Introduction
Melioidosis, a potentially life-threatening infection caused by Burkholderia pseudomallei, is endemic to Northern Australia with a peak during the ‘wet’ season, and infection predominantly presents in immunosuppressed individuals.
Local guidelines recommend prophylactic use of trimethoprim/sulfamethoxazole (TMP+SMX) in at-risk patients, such as those undergoing cytotoxic chemotherapy or on high dose steroids, administered once daily during the tropical ‘wet’ season, or year-round for those with positive melioidosis serology (titre ≥ 1:40).

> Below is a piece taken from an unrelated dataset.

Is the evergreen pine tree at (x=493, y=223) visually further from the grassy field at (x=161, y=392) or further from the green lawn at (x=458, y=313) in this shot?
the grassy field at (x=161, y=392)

No previous research has assessed the extent to which at-risk solid-organ malignancy patients are receiving TMP+SMX, nor its effect on rates of melioidosis and associated toxicities.
Methods
We retrospectively reviewed the extent of TMP+SMX usage among solid-organ malignancy patients in a Top End cancer centre over a single ‘wet’ season from November 2018 to April 2019. Pharmacy and medical records were accessed for data collection, including patient demographics, comorbidities, cancer diagnoses, treatment regimens, concurrent corticosteroid use, and the number of patients who developed either melioidosis or TMP+SMX toxicity.
Results
450 patients underwent systemic treatment for solid-organ malignancy during the study period. Of these, 97 patients (21.6%) received TMP+SMX prophylaxis. TMP+SMX was prescribed in 87 patients (89.7%) undergoing chemotherapy. 13 patients (13.4%) had prophylaxis due to high corticosteroid use (7 concurrent with chemotherapy, 4 with immune checkpoint inhibitors). 88 patients (90.7%) had melioidosis serology pre-treatment, 16 were positive. One patient developed melioidosis on TMP+SMX, though adherence to this medication could not be confirmed. Four patients developed mild toxicity and one patient died due to toxic epidermal necrosis, a fatal complication of TMP+SMX use.
Conclusions
TMP+SMX is used frequently in the Top End for prophylaxis of melioidosis in solid-organ malignancy patients undergoing systemic therapy and/or while on high dose steroids. Rates of melioidosis are low in this group, but this comes at a risk of TMP+SMX toxicity, which can be fatal.